Records from a data source:
______

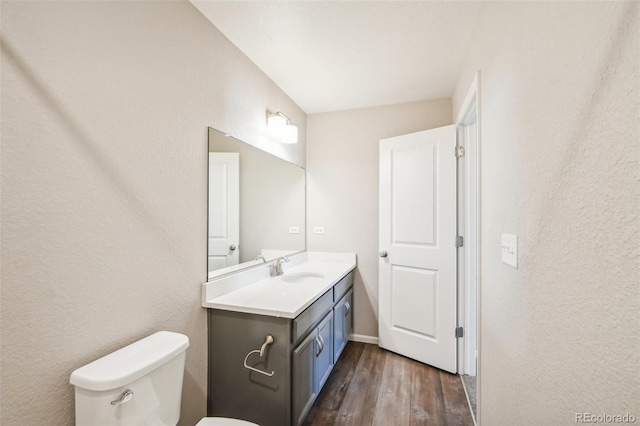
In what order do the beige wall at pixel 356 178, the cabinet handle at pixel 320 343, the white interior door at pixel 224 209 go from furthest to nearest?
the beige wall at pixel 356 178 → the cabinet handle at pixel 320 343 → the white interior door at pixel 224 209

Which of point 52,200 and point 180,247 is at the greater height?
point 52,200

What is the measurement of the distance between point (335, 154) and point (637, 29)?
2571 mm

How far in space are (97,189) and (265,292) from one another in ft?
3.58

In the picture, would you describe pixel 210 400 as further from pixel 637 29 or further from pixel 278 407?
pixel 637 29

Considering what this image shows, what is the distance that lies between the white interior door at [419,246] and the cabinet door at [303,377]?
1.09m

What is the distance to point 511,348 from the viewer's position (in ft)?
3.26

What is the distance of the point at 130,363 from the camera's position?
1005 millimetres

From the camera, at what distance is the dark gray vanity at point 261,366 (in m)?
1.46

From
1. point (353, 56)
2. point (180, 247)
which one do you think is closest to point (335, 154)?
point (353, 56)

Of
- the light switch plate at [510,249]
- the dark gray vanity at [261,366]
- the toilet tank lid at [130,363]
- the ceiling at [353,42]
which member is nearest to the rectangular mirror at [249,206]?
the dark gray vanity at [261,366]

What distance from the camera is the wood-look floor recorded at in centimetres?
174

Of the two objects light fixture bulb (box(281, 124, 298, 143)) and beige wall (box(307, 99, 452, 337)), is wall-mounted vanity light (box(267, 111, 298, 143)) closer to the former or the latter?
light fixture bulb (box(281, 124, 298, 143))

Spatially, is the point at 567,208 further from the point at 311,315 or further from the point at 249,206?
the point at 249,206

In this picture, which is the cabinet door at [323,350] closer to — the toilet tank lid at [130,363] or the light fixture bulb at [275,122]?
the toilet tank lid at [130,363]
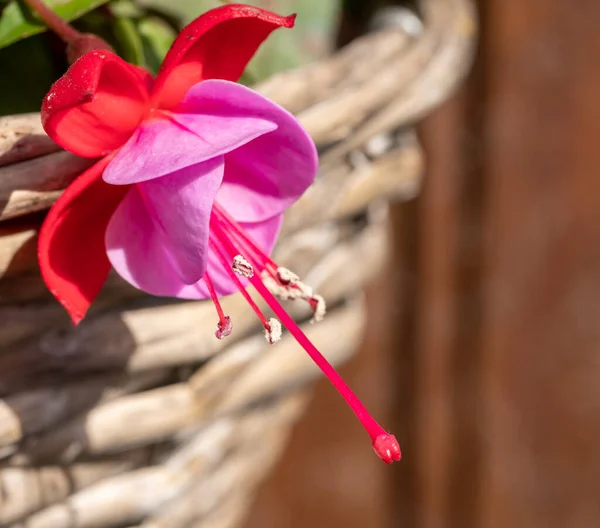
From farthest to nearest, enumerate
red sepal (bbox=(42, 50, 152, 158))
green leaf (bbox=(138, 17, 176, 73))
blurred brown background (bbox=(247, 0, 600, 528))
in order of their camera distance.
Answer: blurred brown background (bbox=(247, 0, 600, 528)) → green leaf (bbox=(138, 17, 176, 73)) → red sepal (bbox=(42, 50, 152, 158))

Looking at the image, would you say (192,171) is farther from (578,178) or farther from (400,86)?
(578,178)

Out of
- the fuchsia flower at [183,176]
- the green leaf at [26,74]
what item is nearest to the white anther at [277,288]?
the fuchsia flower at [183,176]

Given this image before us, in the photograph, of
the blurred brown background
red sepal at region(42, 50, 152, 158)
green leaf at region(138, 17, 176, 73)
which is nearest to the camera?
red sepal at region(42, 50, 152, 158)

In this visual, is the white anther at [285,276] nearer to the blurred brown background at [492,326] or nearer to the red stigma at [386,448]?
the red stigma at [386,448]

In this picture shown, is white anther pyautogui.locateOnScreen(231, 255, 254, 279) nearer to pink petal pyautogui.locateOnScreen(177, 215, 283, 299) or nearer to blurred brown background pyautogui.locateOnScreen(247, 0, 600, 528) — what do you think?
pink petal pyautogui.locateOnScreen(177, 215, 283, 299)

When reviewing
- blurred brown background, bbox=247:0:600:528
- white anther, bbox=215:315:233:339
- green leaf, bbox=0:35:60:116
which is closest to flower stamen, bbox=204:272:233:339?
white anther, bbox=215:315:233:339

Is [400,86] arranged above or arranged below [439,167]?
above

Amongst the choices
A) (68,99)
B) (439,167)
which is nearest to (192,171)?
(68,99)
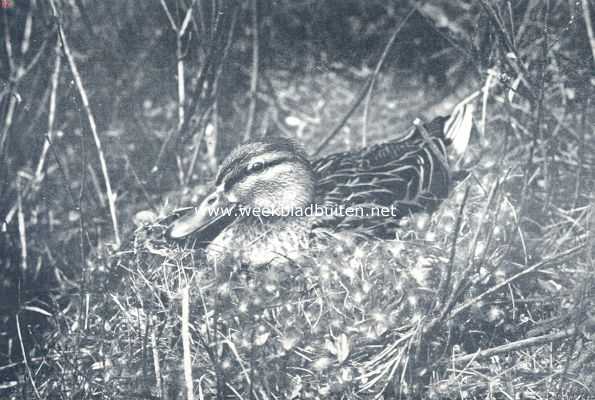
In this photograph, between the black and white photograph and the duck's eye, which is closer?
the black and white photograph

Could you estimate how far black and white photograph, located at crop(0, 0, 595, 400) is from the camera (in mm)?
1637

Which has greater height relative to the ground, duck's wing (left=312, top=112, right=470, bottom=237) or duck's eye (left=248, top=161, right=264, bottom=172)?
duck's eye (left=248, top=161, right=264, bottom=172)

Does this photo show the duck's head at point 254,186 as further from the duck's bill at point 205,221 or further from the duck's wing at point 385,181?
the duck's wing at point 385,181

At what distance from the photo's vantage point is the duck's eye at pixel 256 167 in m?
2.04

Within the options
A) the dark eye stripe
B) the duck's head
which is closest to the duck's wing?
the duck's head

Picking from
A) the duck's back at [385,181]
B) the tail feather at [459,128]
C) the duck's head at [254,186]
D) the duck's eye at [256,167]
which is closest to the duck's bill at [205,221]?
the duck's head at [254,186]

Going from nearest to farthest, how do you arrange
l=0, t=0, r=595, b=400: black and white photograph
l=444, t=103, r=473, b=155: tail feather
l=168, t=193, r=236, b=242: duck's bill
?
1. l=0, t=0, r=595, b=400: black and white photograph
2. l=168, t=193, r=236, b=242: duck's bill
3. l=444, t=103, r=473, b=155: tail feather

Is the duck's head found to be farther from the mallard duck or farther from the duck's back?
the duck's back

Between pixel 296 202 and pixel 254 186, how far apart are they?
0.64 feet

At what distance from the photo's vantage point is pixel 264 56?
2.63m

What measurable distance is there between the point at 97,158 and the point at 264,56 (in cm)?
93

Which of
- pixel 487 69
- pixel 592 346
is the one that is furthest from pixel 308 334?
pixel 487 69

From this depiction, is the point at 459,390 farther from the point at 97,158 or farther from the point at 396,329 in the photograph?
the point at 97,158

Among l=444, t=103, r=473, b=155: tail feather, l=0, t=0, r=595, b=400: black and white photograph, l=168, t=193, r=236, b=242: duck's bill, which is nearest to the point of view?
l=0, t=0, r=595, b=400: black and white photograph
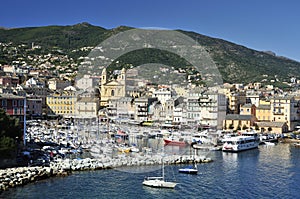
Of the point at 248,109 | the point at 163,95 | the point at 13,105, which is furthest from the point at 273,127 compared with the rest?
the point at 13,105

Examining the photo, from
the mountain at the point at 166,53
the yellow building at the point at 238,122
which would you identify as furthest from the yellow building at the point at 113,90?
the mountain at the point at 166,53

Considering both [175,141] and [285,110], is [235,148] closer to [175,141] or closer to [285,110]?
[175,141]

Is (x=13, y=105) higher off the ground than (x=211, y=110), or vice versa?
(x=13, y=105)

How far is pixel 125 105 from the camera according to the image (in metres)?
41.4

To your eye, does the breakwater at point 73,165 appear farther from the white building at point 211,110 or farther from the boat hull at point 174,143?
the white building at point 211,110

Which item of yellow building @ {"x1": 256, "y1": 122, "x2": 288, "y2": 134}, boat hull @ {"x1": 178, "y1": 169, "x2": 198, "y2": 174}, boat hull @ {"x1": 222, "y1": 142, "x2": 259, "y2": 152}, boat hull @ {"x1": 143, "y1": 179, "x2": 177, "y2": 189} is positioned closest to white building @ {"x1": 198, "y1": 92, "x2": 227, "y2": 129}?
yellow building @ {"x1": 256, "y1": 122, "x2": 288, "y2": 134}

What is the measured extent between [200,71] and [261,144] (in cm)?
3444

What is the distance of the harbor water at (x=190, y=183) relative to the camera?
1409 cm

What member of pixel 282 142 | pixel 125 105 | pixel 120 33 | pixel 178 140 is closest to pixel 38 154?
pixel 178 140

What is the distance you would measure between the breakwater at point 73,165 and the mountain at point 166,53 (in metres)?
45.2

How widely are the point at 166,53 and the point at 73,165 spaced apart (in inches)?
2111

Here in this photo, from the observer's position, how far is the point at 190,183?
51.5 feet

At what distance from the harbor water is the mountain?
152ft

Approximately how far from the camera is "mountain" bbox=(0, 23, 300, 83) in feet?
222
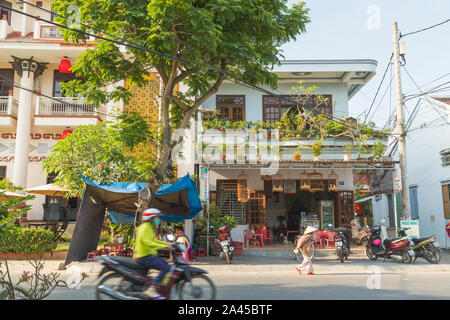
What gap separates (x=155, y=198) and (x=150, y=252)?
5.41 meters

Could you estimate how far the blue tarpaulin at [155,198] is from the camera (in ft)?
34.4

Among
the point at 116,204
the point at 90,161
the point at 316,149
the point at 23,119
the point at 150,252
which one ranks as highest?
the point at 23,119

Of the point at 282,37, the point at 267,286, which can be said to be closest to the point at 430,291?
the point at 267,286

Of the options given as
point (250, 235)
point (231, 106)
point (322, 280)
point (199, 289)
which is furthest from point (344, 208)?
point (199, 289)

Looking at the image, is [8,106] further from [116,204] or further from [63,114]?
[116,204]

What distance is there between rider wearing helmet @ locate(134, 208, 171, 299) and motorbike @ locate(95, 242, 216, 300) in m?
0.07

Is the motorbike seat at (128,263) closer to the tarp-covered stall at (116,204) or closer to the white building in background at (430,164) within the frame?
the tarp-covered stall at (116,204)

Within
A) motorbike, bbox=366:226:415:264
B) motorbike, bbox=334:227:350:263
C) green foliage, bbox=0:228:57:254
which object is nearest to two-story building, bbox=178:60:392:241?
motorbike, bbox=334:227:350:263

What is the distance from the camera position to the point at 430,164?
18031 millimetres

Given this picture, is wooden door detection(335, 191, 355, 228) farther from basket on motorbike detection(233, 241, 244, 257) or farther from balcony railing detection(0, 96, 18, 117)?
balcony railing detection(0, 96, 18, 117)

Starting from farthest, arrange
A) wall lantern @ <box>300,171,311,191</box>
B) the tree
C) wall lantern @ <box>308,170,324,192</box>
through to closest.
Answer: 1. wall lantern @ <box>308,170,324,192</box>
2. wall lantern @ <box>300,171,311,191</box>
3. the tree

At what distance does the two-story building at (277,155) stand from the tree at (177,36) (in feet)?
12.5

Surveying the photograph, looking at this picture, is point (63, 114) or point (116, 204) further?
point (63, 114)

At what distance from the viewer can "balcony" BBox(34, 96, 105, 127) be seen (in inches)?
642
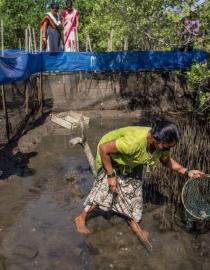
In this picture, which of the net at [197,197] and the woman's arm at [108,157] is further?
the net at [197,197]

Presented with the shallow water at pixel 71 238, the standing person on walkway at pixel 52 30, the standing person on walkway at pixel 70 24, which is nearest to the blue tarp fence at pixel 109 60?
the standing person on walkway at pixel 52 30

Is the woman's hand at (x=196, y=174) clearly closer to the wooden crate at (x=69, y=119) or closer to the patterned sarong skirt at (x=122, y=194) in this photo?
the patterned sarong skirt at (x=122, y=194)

______

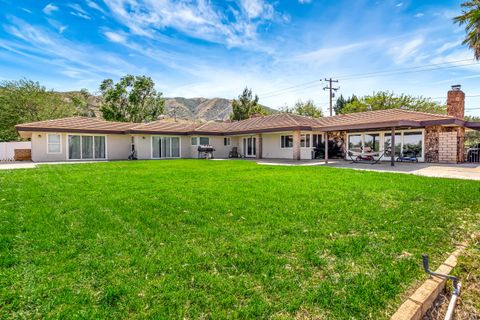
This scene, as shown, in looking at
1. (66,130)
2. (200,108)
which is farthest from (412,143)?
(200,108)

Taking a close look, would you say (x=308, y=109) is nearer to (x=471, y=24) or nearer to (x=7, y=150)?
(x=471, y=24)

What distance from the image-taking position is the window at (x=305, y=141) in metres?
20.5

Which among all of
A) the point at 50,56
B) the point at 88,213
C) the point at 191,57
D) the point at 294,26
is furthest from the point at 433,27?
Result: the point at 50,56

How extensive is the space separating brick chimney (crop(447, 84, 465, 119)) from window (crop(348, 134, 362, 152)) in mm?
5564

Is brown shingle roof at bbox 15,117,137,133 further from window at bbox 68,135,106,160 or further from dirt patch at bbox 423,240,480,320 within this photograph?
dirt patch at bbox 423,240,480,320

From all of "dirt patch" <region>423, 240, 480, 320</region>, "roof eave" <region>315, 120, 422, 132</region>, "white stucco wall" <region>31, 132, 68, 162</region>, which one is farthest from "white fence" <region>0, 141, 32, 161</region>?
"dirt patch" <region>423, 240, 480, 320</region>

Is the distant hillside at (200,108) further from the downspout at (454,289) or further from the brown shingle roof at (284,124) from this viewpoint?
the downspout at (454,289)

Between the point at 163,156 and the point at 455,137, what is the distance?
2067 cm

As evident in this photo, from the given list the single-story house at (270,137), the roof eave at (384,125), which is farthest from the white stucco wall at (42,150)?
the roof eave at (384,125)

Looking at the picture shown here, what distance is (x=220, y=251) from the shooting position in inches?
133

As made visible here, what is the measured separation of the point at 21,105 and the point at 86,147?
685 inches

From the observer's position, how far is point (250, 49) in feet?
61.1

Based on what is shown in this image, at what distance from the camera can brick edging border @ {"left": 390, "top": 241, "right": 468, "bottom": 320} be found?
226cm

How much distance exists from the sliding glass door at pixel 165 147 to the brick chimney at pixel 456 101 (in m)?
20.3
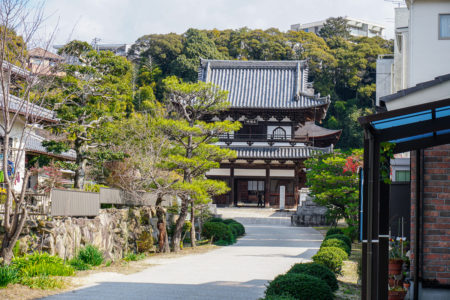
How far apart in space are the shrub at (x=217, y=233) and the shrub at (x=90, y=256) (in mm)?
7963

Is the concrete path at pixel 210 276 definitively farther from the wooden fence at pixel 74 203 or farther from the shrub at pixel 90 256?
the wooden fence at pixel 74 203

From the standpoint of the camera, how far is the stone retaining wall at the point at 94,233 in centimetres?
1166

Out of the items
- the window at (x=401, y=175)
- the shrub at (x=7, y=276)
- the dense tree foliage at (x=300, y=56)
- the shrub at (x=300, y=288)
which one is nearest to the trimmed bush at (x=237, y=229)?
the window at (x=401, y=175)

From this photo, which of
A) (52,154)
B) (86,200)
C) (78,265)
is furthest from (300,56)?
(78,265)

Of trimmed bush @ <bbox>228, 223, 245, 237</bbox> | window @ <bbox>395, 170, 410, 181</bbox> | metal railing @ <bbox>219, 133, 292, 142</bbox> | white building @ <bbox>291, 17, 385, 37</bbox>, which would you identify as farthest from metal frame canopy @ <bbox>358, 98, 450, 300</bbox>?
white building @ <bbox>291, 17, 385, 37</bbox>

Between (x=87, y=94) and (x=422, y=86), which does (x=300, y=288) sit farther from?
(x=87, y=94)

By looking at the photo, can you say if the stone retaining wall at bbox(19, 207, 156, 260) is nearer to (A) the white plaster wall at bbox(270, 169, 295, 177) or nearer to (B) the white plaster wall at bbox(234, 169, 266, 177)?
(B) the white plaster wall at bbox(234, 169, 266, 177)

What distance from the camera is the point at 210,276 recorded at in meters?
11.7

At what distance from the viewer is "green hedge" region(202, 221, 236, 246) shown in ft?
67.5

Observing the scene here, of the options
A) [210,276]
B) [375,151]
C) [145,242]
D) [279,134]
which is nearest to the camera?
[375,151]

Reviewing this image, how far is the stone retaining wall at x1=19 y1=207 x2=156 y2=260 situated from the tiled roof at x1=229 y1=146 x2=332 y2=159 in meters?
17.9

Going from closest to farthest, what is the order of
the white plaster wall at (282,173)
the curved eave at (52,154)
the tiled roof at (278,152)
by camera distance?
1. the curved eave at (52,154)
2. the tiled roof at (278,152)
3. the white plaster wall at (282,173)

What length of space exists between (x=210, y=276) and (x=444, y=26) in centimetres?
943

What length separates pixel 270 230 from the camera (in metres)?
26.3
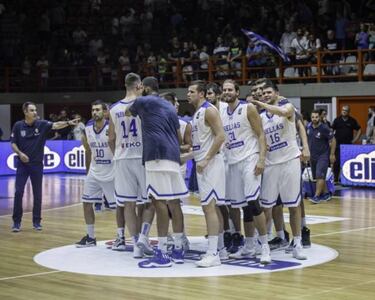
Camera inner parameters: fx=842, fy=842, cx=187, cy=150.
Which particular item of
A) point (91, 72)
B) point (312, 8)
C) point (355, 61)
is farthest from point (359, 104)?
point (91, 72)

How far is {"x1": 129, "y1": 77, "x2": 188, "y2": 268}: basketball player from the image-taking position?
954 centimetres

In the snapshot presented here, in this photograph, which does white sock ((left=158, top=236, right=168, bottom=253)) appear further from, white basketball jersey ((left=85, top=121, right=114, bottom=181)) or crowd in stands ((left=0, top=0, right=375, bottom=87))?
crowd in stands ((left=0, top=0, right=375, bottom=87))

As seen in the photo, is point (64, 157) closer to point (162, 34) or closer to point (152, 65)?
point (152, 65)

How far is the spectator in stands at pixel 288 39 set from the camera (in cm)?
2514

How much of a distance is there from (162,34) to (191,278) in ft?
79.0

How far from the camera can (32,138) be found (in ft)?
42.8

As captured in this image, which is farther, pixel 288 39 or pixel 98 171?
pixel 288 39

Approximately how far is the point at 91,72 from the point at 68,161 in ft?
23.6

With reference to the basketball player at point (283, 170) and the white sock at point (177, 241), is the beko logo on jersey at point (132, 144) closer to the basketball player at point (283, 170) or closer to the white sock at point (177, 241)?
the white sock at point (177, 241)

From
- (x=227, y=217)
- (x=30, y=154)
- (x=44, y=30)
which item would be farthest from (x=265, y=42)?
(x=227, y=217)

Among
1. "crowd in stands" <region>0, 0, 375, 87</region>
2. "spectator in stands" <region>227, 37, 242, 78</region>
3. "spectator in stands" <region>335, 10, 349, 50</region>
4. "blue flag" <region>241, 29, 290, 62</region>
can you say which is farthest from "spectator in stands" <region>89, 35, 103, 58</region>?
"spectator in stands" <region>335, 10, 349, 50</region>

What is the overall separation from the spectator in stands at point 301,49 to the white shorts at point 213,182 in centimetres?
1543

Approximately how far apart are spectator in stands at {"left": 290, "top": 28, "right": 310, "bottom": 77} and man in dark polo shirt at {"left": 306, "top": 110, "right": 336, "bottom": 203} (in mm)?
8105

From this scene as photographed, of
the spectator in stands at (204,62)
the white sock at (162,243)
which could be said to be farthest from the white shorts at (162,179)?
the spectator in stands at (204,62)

______

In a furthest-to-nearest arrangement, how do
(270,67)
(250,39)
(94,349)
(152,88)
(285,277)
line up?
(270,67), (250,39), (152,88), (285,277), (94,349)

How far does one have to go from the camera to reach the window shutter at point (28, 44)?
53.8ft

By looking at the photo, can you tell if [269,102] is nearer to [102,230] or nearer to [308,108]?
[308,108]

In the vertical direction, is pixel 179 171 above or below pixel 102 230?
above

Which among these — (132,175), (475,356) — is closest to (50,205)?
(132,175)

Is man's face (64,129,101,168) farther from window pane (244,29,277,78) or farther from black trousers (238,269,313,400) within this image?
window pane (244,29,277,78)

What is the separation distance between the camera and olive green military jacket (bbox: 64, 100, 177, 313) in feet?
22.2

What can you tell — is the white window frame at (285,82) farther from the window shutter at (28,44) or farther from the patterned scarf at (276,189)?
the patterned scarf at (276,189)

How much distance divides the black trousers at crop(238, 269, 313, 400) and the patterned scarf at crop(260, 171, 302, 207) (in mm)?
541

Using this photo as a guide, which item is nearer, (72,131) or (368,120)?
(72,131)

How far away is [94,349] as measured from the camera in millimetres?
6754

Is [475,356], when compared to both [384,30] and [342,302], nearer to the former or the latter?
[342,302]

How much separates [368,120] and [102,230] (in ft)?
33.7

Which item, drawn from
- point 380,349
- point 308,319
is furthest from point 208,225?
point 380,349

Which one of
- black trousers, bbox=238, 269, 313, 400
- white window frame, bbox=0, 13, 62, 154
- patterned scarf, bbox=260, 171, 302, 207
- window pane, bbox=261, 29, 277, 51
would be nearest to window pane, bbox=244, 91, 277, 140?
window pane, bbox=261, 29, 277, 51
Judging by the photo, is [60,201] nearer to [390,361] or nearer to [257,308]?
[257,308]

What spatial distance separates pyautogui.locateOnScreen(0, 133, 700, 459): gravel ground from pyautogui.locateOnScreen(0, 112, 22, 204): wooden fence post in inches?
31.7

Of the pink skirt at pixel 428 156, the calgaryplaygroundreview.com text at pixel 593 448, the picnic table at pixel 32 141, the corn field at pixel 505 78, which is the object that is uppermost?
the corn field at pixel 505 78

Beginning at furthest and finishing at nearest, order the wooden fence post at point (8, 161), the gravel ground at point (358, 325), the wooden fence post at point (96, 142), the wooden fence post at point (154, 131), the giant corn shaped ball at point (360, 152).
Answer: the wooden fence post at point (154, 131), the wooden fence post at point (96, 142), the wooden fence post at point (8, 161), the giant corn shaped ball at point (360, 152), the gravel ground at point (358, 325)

______

### Stated task:
Arrange the listing lines starting at the one containing "In what order" and ending at the one containing "1005 millimetres" as a Markdown table with the columns Number and Listing line. Number each row and omit blank lines.

### Expected answer:
| Number | Listing line |
|---|---|
| 1 | In what order do the beige wall at pixel 356 178, the cabinet handle at pixel 320 343, the white interior door at pixel 224 209 go from furthest to nearest? |
| 2 | the beige wall at pixel 356 178 → the cabinet handle at pixel 320 343 → the white interior door at pixel 224 209 |
| 3 | Which of point 52,200 and point 180,247 is at the greater height? |
| 4 | point 52,200 |
| 5 | What is the measurement of the distance between point (335, 154) and point (637, 29)? |
| 6 | 2571 mm |
| 7 | How far in space are (97,189) and (265,292) from one another in ft? |
| 8 | 3.58 |
| 9 | In the picture, would you describe pixel 210 400 as further from pixel 637 29 or further from pixel 278 407? |
| 10 | pixel 637 29 |
| 11 | Considering what this image shows, what is the distance that lies between the white interior door at [419,246] and the cabinet door at [303,377]? |
| 12 | 1.09m |
| 13 | What is the distance to point 511,348 from the viewer's position (in ft)? |
| 14 | 3.26 |
| 15 | What is the distance of the point at 130,363 from the camera's position? |
| 16 | 1005 millimetres |